[Opening INPUT DATA section]

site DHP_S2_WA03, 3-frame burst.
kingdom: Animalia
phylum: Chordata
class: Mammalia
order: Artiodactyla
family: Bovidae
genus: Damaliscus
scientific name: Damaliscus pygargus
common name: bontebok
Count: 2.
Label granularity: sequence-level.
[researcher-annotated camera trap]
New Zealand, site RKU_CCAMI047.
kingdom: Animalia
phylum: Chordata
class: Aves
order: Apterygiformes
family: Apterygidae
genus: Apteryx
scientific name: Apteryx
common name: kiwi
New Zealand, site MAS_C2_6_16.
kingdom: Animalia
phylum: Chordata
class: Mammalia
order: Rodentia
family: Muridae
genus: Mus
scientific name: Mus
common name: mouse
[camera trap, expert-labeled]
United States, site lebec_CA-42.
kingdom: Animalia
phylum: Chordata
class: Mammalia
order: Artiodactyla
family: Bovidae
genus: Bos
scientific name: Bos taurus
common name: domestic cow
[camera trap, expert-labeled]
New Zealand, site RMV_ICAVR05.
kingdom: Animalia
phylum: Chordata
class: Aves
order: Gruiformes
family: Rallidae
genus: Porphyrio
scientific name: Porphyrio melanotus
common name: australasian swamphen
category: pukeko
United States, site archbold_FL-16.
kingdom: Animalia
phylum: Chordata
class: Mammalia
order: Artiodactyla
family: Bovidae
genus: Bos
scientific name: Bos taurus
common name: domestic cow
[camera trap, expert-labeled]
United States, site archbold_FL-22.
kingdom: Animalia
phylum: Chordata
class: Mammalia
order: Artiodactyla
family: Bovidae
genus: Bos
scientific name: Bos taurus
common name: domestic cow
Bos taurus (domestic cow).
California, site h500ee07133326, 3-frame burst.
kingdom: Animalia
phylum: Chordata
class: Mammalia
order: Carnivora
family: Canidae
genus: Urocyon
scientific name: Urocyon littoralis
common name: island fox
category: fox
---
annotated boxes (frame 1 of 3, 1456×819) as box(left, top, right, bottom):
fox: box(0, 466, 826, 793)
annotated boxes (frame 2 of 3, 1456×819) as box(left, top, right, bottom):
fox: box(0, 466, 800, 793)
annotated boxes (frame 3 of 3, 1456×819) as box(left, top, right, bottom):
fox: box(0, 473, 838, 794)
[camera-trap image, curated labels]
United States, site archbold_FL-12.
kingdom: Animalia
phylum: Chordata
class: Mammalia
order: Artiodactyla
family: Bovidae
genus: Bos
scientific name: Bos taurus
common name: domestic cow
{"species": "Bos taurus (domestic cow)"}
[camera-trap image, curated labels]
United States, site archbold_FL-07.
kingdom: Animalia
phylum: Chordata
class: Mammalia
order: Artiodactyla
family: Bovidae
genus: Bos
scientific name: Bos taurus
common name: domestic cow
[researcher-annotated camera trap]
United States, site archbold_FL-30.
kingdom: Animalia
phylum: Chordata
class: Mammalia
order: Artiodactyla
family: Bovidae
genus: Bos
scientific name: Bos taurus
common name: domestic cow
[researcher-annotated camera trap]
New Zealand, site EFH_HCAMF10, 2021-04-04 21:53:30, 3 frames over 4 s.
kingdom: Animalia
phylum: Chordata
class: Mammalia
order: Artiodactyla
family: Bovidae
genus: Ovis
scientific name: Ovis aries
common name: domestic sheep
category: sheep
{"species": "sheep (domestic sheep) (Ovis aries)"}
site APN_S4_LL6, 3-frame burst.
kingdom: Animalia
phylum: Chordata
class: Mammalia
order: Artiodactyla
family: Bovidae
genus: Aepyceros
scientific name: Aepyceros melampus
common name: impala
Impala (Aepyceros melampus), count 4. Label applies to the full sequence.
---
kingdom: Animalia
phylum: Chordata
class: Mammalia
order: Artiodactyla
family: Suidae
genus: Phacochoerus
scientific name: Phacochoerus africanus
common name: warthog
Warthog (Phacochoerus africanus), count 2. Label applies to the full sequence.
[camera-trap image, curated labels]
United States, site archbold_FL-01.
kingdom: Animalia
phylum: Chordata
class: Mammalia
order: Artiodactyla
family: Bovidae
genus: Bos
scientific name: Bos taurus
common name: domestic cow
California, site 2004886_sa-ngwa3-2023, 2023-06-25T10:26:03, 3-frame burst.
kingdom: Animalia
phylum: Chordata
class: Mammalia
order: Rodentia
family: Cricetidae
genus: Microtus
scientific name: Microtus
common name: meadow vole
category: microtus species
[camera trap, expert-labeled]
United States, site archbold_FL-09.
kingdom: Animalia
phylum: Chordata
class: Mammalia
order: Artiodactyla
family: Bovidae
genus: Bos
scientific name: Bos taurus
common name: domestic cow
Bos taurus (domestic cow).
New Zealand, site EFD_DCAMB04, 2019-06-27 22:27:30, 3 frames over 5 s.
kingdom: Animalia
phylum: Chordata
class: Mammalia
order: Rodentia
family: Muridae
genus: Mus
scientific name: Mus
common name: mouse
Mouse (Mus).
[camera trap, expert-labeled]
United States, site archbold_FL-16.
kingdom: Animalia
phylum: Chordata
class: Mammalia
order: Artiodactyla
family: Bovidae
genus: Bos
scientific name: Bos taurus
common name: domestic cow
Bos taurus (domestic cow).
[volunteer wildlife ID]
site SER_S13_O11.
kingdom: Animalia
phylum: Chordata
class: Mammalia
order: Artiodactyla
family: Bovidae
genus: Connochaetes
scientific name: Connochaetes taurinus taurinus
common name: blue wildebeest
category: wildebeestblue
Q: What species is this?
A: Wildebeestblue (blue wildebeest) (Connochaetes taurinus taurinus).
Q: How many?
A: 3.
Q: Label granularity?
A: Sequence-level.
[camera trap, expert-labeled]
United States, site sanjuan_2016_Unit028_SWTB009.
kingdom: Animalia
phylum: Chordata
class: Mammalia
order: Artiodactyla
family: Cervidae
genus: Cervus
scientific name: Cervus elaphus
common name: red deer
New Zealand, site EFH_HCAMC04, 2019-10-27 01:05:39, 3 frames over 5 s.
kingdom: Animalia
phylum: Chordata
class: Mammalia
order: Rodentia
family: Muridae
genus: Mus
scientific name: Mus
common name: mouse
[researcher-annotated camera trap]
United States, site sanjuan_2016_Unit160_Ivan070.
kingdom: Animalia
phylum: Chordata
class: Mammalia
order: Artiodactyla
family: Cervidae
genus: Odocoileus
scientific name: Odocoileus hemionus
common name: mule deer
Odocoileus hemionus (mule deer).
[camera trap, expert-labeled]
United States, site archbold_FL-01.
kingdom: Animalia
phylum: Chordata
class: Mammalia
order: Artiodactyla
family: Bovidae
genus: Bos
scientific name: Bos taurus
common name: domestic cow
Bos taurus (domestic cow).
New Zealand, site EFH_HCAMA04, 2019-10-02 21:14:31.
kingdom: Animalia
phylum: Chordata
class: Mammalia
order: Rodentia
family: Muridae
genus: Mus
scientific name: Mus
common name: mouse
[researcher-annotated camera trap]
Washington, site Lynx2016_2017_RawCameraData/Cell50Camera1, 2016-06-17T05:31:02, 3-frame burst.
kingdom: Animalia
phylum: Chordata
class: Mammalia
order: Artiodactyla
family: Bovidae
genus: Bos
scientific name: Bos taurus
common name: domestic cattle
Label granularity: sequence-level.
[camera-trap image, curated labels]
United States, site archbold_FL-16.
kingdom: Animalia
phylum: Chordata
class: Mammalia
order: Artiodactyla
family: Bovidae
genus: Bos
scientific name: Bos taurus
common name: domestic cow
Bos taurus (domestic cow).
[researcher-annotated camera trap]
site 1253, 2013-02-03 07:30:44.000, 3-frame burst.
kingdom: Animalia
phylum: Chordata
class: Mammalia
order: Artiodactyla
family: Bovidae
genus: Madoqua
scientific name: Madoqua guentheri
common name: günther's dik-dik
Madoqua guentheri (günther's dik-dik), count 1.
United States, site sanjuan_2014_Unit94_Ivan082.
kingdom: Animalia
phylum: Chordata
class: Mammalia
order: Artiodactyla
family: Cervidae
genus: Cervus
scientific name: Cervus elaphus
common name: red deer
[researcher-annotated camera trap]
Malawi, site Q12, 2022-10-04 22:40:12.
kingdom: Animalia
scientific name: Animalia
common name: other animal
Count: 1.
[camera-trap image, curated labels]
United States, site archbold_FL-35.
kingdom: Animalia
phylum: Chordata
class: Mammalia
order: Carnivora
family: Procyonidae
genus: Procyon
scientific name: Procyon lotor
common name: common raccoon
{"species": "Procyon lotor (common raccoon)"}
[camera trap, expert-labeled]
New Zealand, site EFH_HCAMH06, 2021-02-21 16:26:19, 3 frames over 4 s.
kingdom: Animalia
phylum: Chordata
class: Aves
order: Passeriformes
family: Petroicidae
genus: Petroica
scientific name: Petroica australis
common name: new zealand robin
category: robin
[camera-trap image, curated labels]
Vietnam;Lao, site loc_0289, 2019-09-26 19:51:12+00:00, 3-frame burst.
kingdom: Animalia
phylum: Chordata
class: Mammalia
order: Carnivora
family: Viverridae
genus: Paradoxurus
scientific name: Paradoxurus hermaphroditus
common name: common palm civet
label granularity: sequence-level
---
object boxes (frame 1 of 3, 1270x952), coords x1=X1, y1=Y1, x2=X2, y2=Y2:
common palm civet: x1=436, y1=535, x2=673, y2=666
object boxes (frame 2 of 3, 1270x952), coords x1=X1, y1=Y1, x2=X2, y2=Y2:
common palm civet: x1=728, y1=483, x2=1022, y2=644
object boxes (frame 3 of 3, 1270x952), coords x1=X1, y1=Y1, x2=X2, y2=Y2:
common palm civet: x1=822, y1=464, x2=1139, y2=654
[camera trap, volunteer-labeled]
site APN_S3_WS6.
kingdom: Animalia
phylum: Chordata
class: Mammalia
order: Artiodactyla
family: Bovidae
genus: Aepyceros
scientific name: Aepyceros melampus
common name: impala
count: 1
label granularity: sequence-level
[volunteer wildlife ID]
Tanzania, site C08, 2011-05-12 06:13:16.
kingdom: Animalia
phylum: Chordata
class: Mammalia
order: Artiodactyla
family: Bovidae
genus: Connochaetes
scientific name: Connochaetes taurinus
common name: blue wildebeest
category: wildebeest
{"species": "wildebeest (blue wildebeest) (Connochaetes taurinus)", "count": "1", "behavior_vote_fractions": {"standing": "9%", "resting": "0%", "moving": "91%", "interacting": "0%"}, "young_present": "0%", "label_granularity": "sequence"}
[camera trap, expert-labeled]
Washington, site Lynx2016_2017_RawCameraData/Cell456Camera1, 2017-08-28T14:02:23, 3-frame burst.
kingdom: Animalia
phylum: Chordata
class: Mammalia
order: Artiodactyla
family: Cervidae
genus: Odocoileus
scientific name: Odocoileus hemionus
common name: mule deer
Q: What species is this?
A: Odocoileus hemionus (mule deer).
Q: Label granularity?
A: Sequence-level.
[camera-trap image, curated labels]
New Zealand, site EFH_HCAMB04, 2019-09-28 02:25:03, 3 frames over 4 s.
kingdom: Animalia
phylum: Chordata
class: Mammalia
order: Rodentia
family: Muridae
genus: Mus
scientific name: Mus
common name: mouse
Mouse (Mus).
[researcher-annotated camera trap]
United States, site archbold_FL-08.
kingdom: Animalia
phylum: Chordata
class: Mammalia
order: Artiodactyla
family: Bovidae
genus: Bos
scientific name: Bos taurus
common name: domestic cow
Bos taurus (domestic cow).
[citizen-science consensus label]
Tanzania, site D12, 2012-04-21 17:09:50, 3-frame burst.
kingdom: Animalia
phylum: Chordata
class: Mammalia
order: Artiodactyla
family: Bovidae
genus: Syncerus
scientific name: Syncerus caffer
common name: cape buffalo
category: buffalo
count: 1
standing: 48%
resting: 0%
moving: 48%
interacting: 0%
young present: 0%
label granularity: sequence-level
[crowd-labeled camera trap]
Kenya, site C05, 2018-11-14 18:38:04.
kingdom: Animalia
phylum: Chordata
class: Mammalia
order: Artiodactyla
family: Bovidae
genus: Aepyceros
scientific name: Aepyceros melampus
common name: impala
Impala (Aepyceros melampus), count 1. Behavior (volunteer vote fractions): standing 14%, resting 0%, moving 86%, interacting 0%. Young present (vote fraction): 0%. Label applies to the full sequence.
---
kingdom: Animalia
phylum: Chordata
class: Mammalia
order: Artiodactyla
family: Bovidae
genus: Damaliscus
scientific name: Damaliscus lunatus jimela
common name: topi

[Closing INPUT DATA section]

THE TASK:
When a line in the data holds the word "category", show that line.

TASK SOLUTION:
category: pukeko
category: fox
category: sheep
category: microtus species
category: wildebeestblue
category: robin
category: wildebeest
category: buffalo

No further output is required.